# Activity
Below are the records; extract from them the line containing "Alpinresort Sport & Spa - Direktion" to the line containing "Saks Fifth Avenue", both lines included, exactly and with no pictures.

# Short descriptive text snippets
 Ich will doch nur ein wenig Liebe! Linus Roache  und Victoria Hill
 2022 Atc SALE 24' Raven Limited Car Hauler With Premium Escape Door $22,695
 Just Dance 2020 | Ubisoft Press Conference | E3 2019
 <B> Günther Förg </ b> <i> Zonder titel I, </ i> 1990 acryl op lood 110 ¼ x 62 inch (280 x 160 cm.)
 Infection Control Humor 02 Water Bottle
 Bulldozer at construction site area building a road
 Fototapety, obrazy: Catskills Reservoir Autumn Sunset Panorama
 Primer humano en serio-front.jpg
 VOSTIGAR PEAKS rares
---
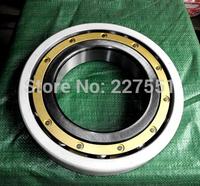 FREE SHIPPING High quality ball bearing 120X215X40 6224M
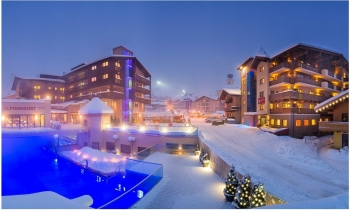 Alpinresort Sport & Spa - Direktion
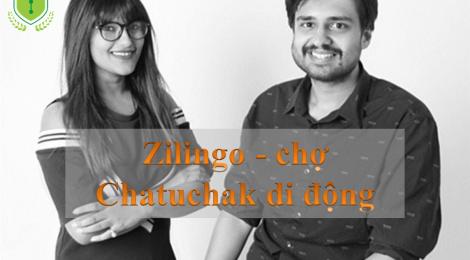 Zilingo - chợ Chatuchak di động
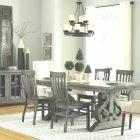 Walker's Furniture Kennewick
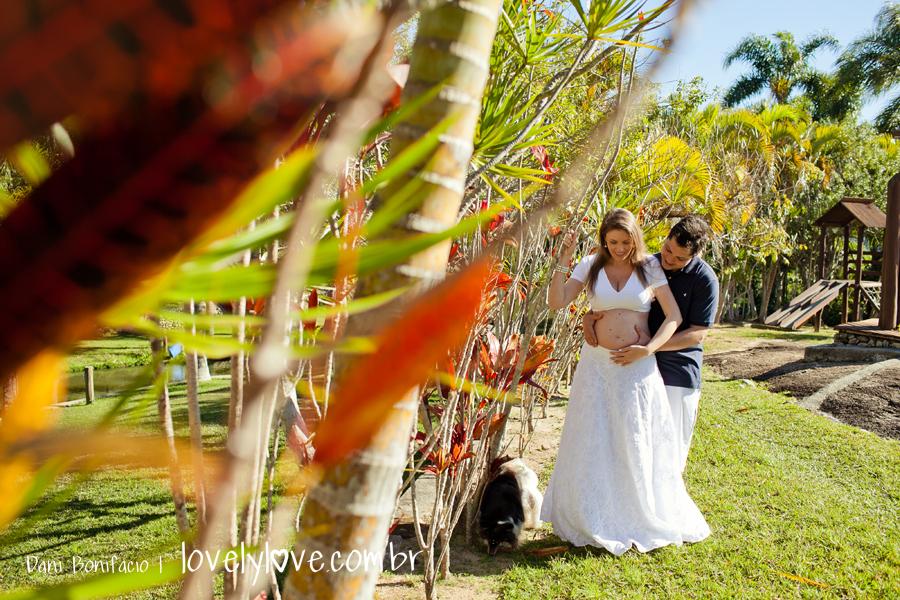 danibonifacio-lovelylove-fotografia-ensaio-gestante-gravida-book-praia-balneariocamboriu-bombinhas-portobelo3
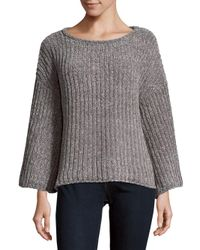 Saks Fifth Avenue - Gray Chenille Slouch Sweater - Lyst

# Result of the exercise
 Alpinresort Sport & Spa - Direktion
 Zilingo - chợ Chatuchak di động
 Walker's Furniture Kennewick
 danibonifacio-lovelylove-fotografia-ensaio-gestante-gravida-book-praia-balneariocamboriu-bombinhas-portobelo3
 Saks Fifth Avenue - Gray Chenille Slouch Sweater - Lyst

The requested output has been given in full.